Keza et ve tarım ürünleri dünyada her ülkede ve bol miktarda bulunan ürünlerdir. Yani tarım ürününü a ülkesi size satmıyorsa b ülkesinden oda size satmıyorsa c ülkesinden çok rahat bulabilirsiniz. Çünkü tarım ve hayvancılık en temel seviyede olan sektörlerdir ve yüksek teknoloji gerekmediğinden her ülke bu işle uğraşabilir.
Peki bu şartlar altında her ülkenin ürettiği bür ürünü bulamama riski mi bizim için daha yüksek yoksa sadece 1 veya iki ülkenin ürettiği yüksek teknoloji ürünlerde ambargo yeme riski mi daha yüksek ? Modern dünyada bizim dışımızdaki tüm ülkerin toplanıp bizi kıtlığa mahkum etme olasılığı kaçtır acaba ? Yine keza böyle sektörleri tekrar inşa edememe olasılığımız nedir ?
Ben bu konuyu Abd uygulamış o uyguluyorsa doğrudur gibi bir örnekten ziyade subvansiyon doğru mudur sürdürülebilir midir ve ekonomiye yarar mı yoksa zarar mı verir bağlamında yani yüzeysel değil derinden tartışmak istemiştim. Çünkü tekelci zihniyet her ülke ve her coğrafyada kendisini rekabetten uzak tutup, pazara istediği fiyatı dayatmak ister ve bunun için yerli üretimi korumak gibi süslü laflar bulur. Size önerdiğim kitap bundan 300 yıl önce yazılmış ve 300 yıl önceki kitapta da bugünkü tekelci zihniyet hiç değişmeden duruyordu.
Benim anlatmaya çalıştığım. Kurduğumuz bu tekeller nedeniyle , emek ve sermaye piyasamızı zorla bu alanlara aktardığımız için belki de ekonomimiz bir türlü yüksek teknolojiye adapte olamıyor veya sermaye biriktiremiyor.

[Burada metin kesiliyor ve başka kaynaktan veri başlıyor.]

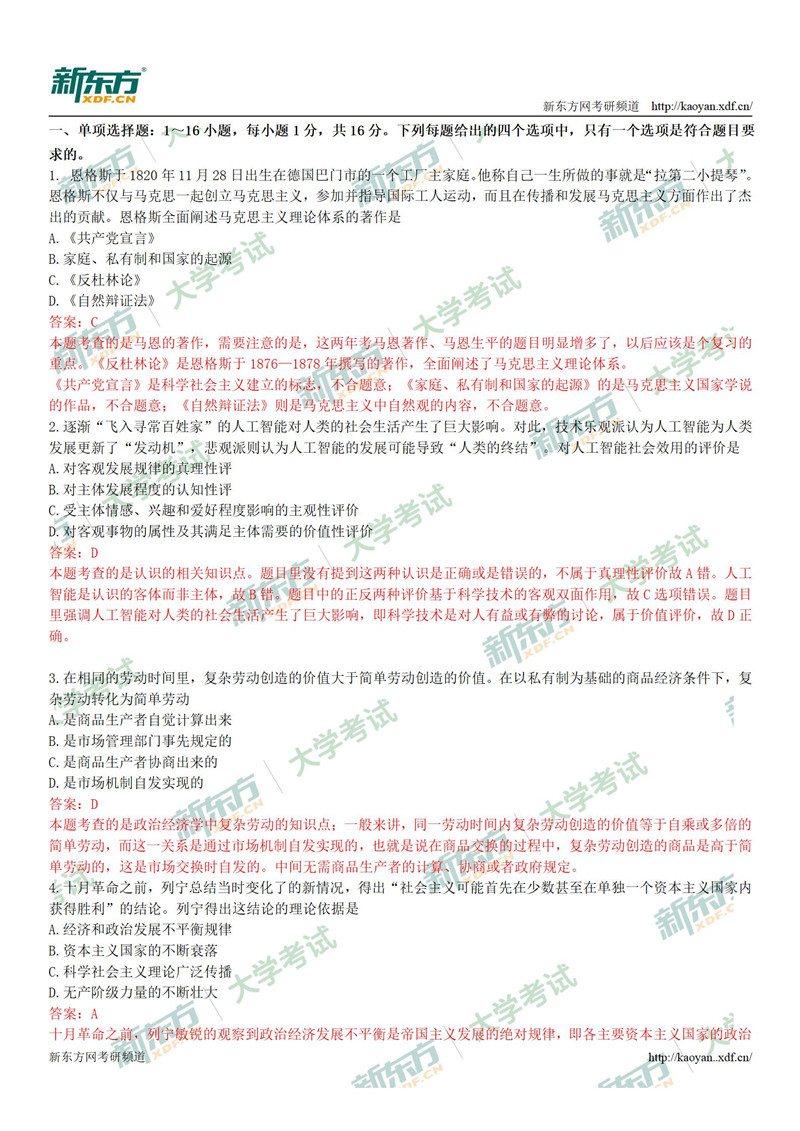 2020考研政治真题答案及解析(郑州新东方)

Çok daha parlak sektörlere yönelemiyoruz. Çok klasik bir örnektir. 1 tek işlemci için 1 kamyon patates, iş yerleri için geliştirilmiş bir ekran kartı için belki 2-3 kamyon domates üretmek zorundayken bizim yüksek teknoloji yerine tarım ve hayvancılığa takılıp kalmamız ne kadar mantıklı.
Son olarak söylemek istediğim şu. İngiltere bugün tarımda kendi kendisine yeten bir ülke değil. İngiltere bundan 100 yıl önce de tarımda kendi kendisine yeten bir ülke değildi ve İngiltere bundan 200 yıl önce de tarımda kendi kendisine yetmiyordu fakat hiç kıtlıktan kırıldıklarını duyduk mu ? Bunun tam aksine tarımda kendi kendime bol bol yeten, yetecek Rusya ve Çin gibi tekellerin en kralını uygulayan ülkelerde milyonlarca kişi kıtlıktan kırıldı.

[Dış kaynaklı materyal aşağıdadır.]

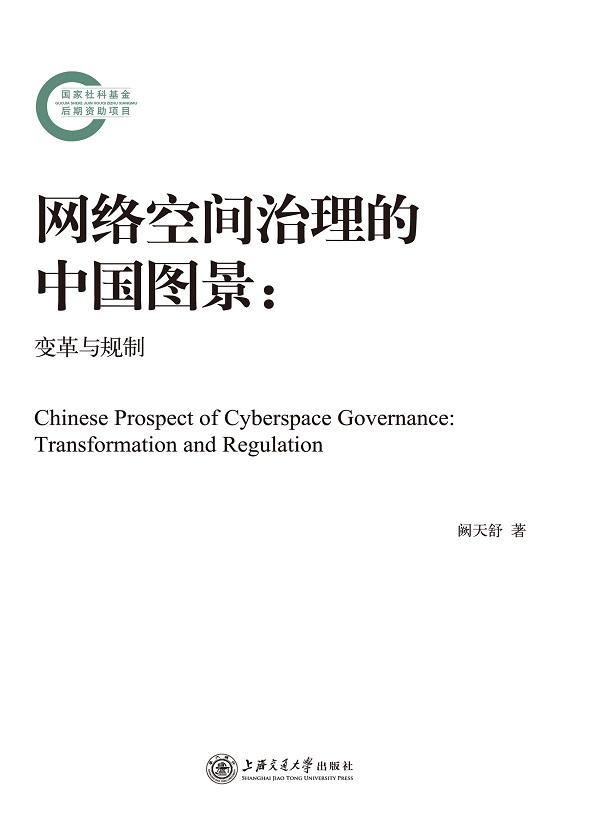 网络空间治理的中国图景:变革与规制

Yani olay üretmek değil verimli üretmektir , rekabetçi mal üretebilmektir. Yüksek katmadeğerli çok az bir ürün o korumaya çalıştığın tarım ve hayvancılığın tonlarca ürününden çok daha fazla değer üretebilir.
Biz kaynaklarımızı sermayemizi sürekli azaltan ve üretimini arttırdıka zararımızın büyüdüğü bir sektöre mi yoksa tam tersi rekabetçi olduumuz , üstüne gitmemiz gereken veya sermaye yokluğu nedeniyle girişemediğimiz yüksek sermaye yüksek katmadeğer sektörlerine mi aktarmalıyız ?

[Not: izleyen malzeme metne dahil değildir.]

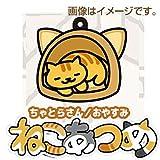 Neko Atsume 3WAY Strap and Charm Accessory (Chatora-san / Goodnight)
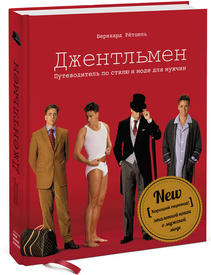 Книга Бернхарда Рётцеля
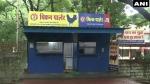 मध्य प्रदेश में एक ही दुकान में सरकार बेच रही है चिकन और दूध, भड़की भाजपा ने दिया ये बयान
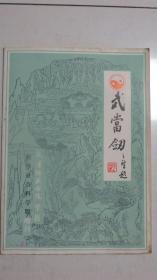 武当剑(武汉师范学院学报哲学社会科学版增刊)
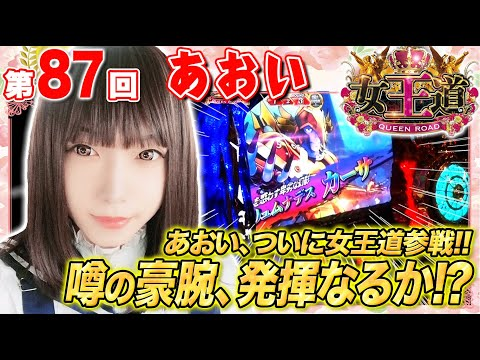 【1GAMEあおい初出陣!】女王道 87回 〜あおい〜【パチスロ聖闘士星矢 海皇覚醒/アナザーゴッドハーデス-冥王召喚-】パチスロ・スロット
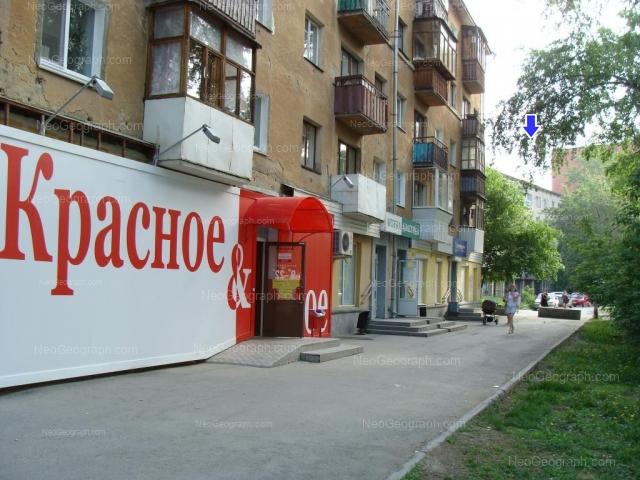Адрес(а) на фотографии: улица Куйбышева, 135, 137, Екатеринбург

Bana kalırsa günümüzde ambargo yemekten yakınacağımız en büyük tehlike gıdadan ziyade yüksek teknoloji ürünleridir.
< Bu mesaj bu kişi tarafından değiştirildi Periah -- 12 Ekim 2020; 22:41:33 >
-
yüksek vergi ödeyebiliyorsan zenginsin demektir . Cola 'da %50 vergi var otomobilde %100 vergi var gerçi onun için süper zengin olman lazım, Türkiye'de durumu en iyi olan %20'nin hepsi sıfır egea,clio bile alamaz ... Bir içkiye %200 bir sigaraya %600 benzine %250 vergi ödeyebiliyorsan zenginsin demektirquote:
Orijinalden alıntı: cenkcirakŞimdide devlete millete borcunu vergisini adam gibi ödeyen bizler mi suçlu olduk. Allah ıslah etsin.
işte o senden alınan vergiler fakirlere, romanlara, gündeydoğu'dan göç edenlere suriyeli sığınmacılara veriliyor. Bu zenginden alınıp fakire verilmek değil mi?
Zengin denince koç sabancı mı olacak sanıyordun kişi başı geliri 4bin lira olan zengindir bu ülkede .Çünkü ülke fakir ,fakir ülkenin zengini de bu kadar olur
< Bu mesaj bu kişi tarafından değiştirildi Tek_Kisilik_Muhalefet -- 13 Ekim 2020; 9:3:50 >
< Bu ileti mini sürüm kullanılarak atıldı >
-
2 sene öncesine kadar dünyada en pahalı et Türkiyedeydi. Pahalı olunca üretim artmıyor bilakis daha da artması için üretim düşürülüyor. Yeni üretici de girmiyor çünkü köyde yaşamak ve hayvanla uğraşmak istenilmiyor . Aslında büyük tesisler sorunu çözebilir ama bunun için yatırım gerekir ve devlet bunun için sadece ciddi birikimi olana tesvik veriyor zaten onlarda bu işi yapıyor .Parayı alıp şehirden ev alıyorlarquote:
Orijinalden alıntı: KaptanMemo1234Hocam hiçbirşey yapmasalar yine tarım kendi kendine ayakta durur ama hep yanlış yapıyorlar.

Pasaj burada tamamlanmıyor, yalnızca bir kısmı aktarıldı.